The story opens with Detective Michael Ormewood going to the projects to investigate the brutal murder of a prostitute. Especially notable: the killer bit off her tongue. Helping him (maybe) is a detective from the state he doesn't want to work with and his former lover, a vice cop who usually works undercover as a prostitute.
In Chapter 7, the tale shifts to a registered sex offender who makes your skin crawl. He's recently been paroled from a 22 years-to-life sentence for raping and killing a 15-year-old girl. But he's about to learn something shocking about the years he was incarcerated.
The multiple points of view pull the reader from fact to fact, and at any given point, we know more than the character we're following. But the shocking revelations bounce the reader from point to point like a person on a bungee cord. Not exactly a comfortable ride, but definitely exciting.
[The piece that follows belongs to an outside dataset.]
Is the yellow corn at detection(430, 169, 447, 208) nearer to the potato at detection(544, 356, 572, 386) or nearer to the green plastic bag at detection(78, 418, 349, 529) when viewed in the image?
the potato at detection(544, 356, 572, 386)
The book roars to a climax that keeps your heart pounding until you put it down. In fact, don't read it late at night: you'll have trouble getting to sleep even if you drink a glass of warm milk first.
This isn't a genre I read much: crime fiction? Maybe thriller? I read this one because Miss Snark recommended it as a good example of an unusual narrator. And it's definitely that.
But I can't imagine there's much crime fiction written better than this. Triptych is quick, fascinating and shocking. Characters are real and intriguing, and we get to know to several of them intimately, via their own thoughts. Best of all, the driving pace never slows for a second.